- [WRITTEN PROBLEM A]
Reproduce the part of the variable refresh rate thread starting with "Wed Apr 15 15:09:19" and going on through "pipe_id, igt_fb_t *fb)".
- [WRITTEN PROBLEM B]
Rename "carriages" to "wagons" in the records, starting with the line with "[Quality check] Re-examine this frame for missed carriages." and going on through the end of the records, and change nothing else. Give only those lines.
TEXT SHOWN start
[igt-dev] [PATCH i-g-t v2] tests: Add variable refresh rate tests

Wed Apr 15 15:09:19 UTC 2020

On 2020-04-15 9:00 a.m., Daniel Vetter wrote:
> On Tue, Apr 14, 2020 at 03:17:20PM -0400, Harry Wentland wrote:
>>
>>
>> On 2020-04-14 2:50 p.m., Daniel Vetter wrote:
>>> On Tue, Apr 14, 2020 at 3:00 PM Kazlauskas, Nicholas
>>> <nicholas.kazlauskas at amd.com> wrote:
>>>>
>>>> On 2020-04-14 6:52 a.m., Daniel Vetter wrote:
>>>>>> +/* Performs an asynchronous non-blocking page-flip on a pipe. */
>>>>>> +static int
>>>>>> +do_flip(data_t *data, enum pipe pipe_id, igt_fb_t *fb)
>>>>>> +{
>>>>>> +       igt_pipe_t *pipe = &data->display.pipes[pipe_id];
>>>>>> +       int ret;
>>>>>> +
>>>>>> +       igt_set_timeout(1, "Scheduling page flip\n");
>>>>>> +
>>>>>> +       /*
>>>>>> +        * Only the legacy flip ioctl supports async flips.
>>>>>> +        * It's also non-blocking, but returns -EBUSY if flipping too fast.
>>>>>> +        * 2x monitor tests will need async flips in the atomic API.
>>>>>> +        */
>>>>>
>>>>> Uh, if this is also how your amdgpu userspace works we've just fucked
>>>>> up the uapi for good :-/
>>>>>
>>>>> FLIP_ASYNC = please tear
>>>>>
>>>>> VRR = please don't strictly obey the vrefresh, but very much dont tear
>>>>>
>>>>> Tying them together means we're deeply mixing things up.
>>>>>
>>>>> Also amdgpu is still using it's own flip implementation, which makes
>>>>> me wonder whether VRR would even work with atomic, or whether that's
>>>>> also butchered ...
>>>>>
>>>>> How I thought this stuff was supposed to work:
>>>>>
>>>>> - VRR_ENABLED controls whether we do VRR
>>>>> - since atomic is awesome you can change that on every frame
>>>>> - VRR has nothing to do with ASYNC
>>>>>
>>>>> So a) do I read this correctly b) how do we get out of this hole (and
>>>>> maybe c) amdgpu really needs to remove
>>>>> amdgpu_display_crtc_page_flip_target asap).
TEXT SHOWN end
PROVIDED RECORDS start
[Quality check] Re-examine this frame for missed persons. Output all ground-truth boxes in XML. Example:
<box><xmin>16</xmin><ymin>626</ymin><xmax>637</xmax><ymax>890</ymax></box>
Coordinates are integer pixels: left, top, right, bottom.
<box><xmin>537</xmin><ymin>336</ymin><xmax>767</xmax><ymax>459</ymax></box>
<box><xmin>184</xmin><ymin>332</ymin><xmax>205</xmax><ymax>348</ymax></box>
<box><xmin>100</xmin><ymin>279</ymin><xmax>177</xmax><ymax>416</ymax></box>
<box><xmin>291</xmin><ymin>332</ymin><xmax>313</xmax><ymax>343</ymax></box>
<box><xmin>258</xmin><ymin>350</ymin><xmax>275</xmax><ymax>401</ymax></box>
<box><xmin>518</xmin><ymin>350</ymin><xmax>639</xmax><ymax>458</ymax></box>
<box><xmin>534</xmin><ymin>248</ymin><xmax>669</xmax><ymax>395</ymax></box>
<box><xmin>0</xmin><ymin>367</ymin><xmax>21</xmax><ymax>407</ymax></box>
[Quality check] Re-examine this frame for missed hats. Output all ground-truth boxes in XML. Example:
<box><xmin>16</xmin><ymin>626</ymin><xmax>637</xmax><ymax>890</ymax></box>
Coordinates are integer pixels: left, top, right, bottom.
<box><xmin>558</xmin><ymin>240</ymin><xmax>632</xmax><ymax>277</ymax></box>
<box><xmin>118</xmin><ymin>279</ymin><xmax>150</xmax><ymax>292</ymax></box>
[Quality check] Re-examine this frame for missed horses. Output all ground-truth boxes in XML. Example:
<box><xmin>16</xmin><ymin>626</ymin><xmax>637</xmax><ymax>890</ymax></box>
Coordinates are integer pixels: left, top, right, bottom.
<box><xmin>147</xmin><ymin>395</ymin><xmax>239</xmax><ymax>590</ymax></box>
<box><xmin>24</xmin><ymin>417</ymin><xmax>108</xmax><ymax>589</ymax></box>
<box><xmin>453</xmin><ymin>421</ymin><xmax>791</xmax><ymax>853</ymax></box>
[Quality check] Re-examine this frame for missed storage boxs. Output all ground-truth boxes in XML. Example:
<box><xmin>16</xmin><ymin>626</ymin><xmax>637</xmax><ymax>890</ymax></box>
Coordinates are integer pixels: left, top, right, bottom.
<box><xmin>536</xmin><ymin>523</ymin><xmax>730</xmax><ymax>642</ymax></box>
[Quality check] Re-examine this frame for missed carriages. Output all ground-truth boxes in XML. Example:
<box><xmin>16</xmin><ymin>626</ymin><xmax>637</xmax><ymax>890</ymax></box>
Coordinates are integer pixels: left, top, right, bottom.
PROVIDED RECORDS end
- [EXERCISE RESULT A]
Wed Apr 15 15:09:19 UTC 2020

On 2020-04-15 9:00 a.m., Daniel Vetter wrote:
> On Tue, Apr 14, 2020 at 03:17:20PM -0400, Harry Wentland wrote:
>>
>>
>> On 2020-04-14 2:50 p.m., Daniel Vetter wrote:
>>> On Tue, Apr 14, 2020 at 3:00 PM Kazlauskas, Nicholas
>>> <nicholas.kazlauskas at amd.com> wrote:
>>>>
>>>> On 2020-04-14 6:52 a.m., Daniel Vetter wrote:
>>>>>> +/* Performs an asynchronous non-blocking page-flip on a pipe. */
>>>>>> +static int
>>>>>> +do_flip(data_t *data, enum pipe pipe_id, igt_fb_t *fb)

- [EXERCISE RESULT B]
[Quality check] Re-examine this frame for missed wagons. Output all ground-truth boxes in XML. Example:
<box><xmin>16</xmin><ymin>626</ymin><xmax>637</xmax><ymax>890</ymax></box>
Coordinates are integer pixels: left, top, right, bottom.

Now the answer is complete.